Unlike the existing laws, the draft regulation suggests that coal mining projects upto 150 hectares would require only state-level clearances; earlier projects only upto 50 hectares could approach the state government for approvals.
In case of irrigation projects, the existing laws state that any project more than 10,000 hectares would require Central government clearances, which are considered to be more stringent than state clearances. Now, the ministry led by Dr Harsh Vardhan has proposed that projects between 5,000 hectares and 50,000 hectares would require clearances only from the state government.
In an alarming change, the regulation states that projects up to 5,000 hectares would not require any clearances. Interestingly, asbestos mining is not allowed, but the notification shows it as a category A project (Central government clearances).

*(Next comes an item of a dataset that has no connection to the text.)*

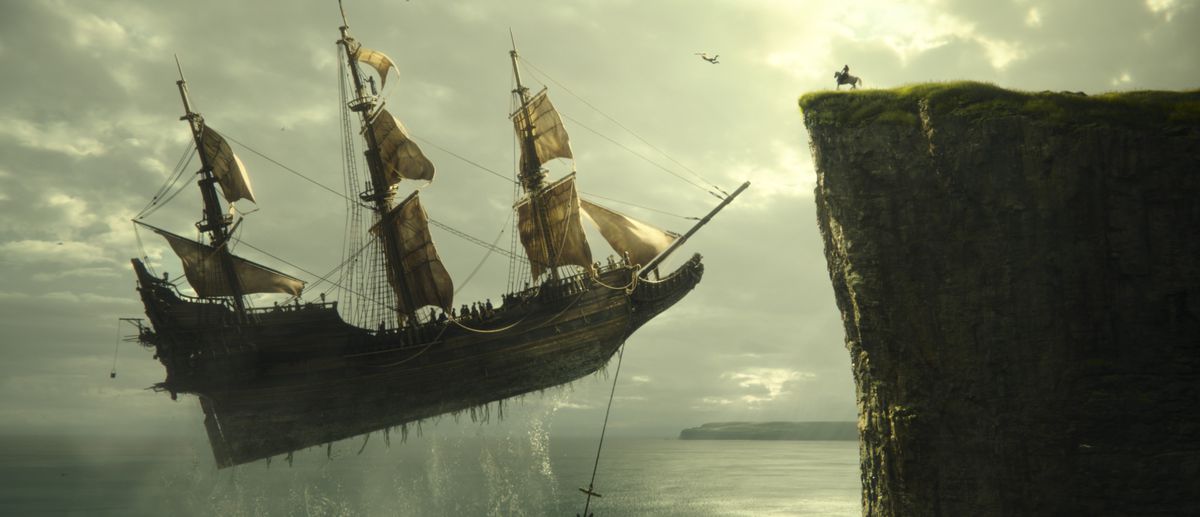 Una nave volante con le vele si libra sull'acqua e si avvicina a una scogliera, dove una figura siede su un cavallo in Peter Pan e Wendy.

“All these measures and notifications are retrograde, particularly because even if you mine coal on a small area, it has a huge ecological impact. You can’t make the rules lax. What the change in rules means is that all projects between 10,000 hectares and 50,000 hectares that would have required a nod from the Central government does not need so anymore. It can be quietly obtained at the state level,” points out Shripad Dharmadhikary, the founder of Manthan Adhyayan Kendra.
“All these projects are likely to have a large impact on the ecology. There is no rationale behind removing them from the category A (Central government clearances). Projects less than 5,000 hectares are exempt from getting clearances now. What they don’t realise is that small projects can have a significant impact on the environment,” adds Dharmadhikary.
As per new notification, less than 100 hectares of non-coal mining lease area will not appraised by Expert Appraisal Committee of central government. Earlier it was less than 50 hectares.
“By this notification now all the projects less than 100 hectares area will be appraised as category B project and will not be required to prepare Environment Impact Assessment reports. They will go before State Impact Assessment Authority and not before Central committee. Also now large projects will be considered by State Level Environment Impact Assessment Authority and will miss the scrutiny which projects from central government attract,” said Rahul Choudhary, a senior lawyer with Legal Initiative for Forest and Environment (LIFE).